§ **Textauszug**
★ ★ ★ ★ ★ ★ ★

# mit Visual Basic in Outlook Kalender Termin anlegen



## oernilein (25. Mai 2004)

Hallo, 

als Newbee in Sachen Visual Basic, habe ich ein Programm geschrieben, welches eine Terminplanung enthält. Ich möchte nun, beim anlegen eines Termins diesen so speichern, dass er beim Aufruf von Outlook dort ebenfalls drin steht. 

Sodaß ich nicht extra in Outlook diesen Termin erneut eintragen muss. 
Gibt es so eine Möglichkeit? Wenn ja wäre ich für ein paar  Tipps und einen Lösungsansatz sehr, sehr dankbar.


----------



## simonef (24. Juni 2004)

Hallo oernilein,

Als Verweis die MicrosoftOffice Library einbinden.
Dann zum Testen das als Form_Load

Private Sub Form_Load()
Dim ooutlook As New Outlook.Application
Dim termin As Outlook.AppointmentItem
Set termin = ooutlook.CreateItem(olAppointmentItem)

termin.ReminderSet = True
termin.AllDayEvent = True
termin.Body = "Ein Termin"
termin.Duration = 20
termin.Start = #12/31/1992 12:00:00 PM#      'Je nach Ländereinstellung
termin.Subject = "Test"

★ ★ ★ ★ ★ ★ ★

§ **Datenübersicht**
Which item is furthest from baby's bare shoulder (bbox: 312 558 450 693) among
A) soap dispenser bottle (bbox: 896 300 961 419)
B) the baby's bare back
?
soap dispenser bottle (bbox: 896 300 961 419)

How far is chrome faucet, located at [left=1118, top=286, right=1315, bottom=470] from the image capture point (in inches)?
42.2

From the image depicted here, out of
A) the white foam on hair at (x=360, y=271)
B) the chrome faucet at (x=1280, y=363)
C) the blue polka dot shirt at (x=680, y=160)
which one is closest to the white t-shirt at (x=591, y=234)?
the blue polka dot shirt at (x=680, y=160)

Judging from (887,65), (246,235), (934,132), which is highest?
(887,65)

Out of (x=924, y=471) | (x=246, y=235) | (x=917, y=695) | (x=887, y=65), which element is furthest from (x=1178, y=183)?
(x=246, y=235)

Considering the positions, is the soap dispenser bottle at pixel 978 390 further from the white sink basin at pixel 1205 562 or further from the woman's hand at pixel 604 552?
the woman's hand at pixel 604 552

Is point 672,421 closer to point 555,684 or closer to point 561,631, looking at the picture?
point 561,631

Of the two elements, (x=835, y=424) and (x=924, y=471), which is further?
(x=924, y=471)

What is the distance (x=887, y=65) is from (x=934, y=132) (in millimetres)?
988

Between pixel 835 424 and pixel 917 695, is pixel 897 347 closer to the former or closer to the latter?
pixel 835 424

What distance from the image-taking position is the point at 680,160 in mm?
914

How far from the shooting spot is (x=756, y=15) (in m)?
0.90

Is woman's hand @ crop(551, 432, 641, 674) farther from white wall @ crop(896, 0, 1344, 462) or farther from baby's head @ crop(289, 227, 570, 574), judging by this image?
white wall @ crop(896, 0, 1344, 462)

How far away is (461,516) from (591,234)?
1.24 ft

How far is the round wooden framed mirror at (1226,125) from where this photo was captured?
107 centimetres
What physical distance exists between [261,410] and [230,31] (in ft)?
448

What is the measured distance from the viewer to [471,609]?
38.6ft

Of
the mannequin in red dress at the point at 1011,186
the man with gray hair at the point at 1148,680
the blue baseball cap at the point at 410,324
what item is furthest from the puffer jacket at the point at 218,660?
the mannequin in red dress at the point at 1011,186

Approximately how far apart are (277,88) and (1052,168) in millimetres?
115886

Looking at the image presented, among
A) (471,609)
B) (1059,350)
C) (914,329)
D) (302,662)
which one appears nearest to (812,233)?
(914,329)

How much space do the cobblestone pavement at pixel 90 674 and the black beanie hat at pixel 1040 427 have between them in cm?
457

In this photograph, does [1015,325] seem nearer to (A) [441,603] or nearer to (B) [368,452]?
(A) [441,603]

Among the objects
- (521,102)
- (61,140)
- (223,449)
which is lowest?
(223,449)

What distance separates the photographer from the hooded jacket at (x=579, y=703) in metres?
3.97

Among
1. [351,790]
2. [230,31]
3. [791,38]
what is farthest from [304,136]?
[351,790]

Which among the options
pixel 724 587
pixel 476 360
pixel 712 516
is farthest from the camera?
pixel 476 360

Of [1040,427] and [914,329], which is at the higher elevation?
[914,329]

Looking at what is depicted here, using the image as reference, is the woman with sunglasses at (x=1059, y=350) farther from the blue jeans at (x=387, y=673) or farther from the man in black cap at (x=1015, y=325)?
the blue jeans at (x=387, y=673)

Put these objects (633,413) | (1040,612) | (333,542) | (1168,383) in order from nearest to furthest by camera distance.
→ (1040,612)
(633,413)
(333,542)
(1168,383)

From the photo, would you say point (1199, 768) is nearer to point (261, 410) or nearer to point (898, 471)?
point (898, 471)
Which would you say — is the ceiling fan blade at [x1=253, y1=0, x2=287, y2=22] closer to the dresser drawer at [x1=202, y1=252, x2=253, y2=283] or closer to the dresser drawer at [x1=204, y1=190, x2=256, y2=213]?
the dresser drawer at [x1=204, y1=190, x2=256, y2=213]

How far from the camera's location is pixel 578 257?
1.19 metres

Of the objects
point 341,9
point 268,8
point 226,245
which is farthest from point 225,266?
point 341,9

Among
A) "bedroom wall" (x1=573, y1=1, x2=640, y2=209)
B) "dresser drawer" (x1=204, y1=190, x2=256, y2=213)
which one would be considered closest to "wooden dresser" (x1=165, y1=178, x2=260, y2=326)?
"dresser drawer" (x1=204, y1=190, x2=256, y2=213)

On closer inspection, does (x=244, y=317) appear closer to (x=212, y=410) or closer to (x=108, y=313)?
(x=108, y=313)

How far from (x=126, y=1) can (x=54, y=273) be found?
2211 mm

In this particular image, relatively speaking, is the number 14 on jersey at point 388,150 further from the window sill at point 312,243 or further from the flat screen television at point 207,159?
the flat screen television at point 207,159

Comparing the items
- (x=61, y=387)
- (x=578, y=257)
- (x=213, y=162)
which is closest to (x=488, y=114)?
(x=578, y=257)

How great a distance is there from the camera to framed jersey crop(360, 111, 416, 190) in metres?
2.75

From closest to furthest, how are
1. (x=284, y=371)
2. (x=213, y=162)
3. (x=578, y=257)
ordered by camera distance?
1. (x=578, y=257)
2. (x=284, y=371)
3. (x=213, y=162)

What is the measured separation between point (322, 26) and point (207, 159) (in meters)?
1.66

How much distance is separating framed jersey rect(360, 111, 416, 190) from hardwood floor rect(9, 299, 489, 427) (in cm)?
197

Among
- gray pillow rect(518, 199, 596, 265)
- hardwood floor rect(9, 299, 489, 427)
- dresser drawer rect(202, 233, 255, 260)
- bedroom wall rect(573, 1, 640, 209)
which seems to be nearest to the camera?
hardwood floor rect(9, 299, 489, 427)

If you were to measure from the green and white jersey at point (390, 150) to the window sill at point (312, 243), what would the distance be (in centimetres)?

★ ★ ★ ★ ★ ★ ★

§ **Aufgaben**
1. Können Sie aus dem Forumsthread zu Outlook-Terminen mit Visual Basic die Stelle abschreiben, die mit „## simonef (24.“ beginnt und bis einschließlich „termin = ooutlook.CreateItem(olAppointmentItem)“ reicht?
2. Wie ließe sich der Forumsthread zu Outlook-Terminen mit Visual Basic im Anschluss an seinen letzten Satz fortsetzen?

§ **Antworten**
1.
## simonef (24. Juni 2004)

Hallo oernilein,

Als Verweis die MicrosoftOffice Library einbinden.
Dann zum Testen das als Form_Load

Private Sub Form_Load()
Dim ooutlook As New Outlook.Application
Dim termin As Outlook.AppointmentItem
Set termin = ooutlook.CreateItem(olAppointmentItem)

2.
termin.Display                'Das Zeigt dir den Termin gleich an

End Sub

Zusätzliche Eigenschaften findest du in der Objectlibrary.
Wenn der Termin nicht angezeigt wird solltest du den Termin speichern und Outlook beenden:
termin.Save
ooutlook.Quit

cu
simone


----------



## Philipp9494 (22. August 2006)

Hi 
bei mir zeigt es leider immer hier:

Dim ooutlook As New Outlook.Application
Dim termin As Outlook.AppointmentItem

den Fehler:

Fehler bei Kompilieren:
Benutzerdefinierter Typ nicht definiert

an, obwohl ich den Verweis Microsoft Office... angehackelt habe?

kann mir hier jemand helfen

Lg

Philipp9494


----------



## DevHB (22. August 2006)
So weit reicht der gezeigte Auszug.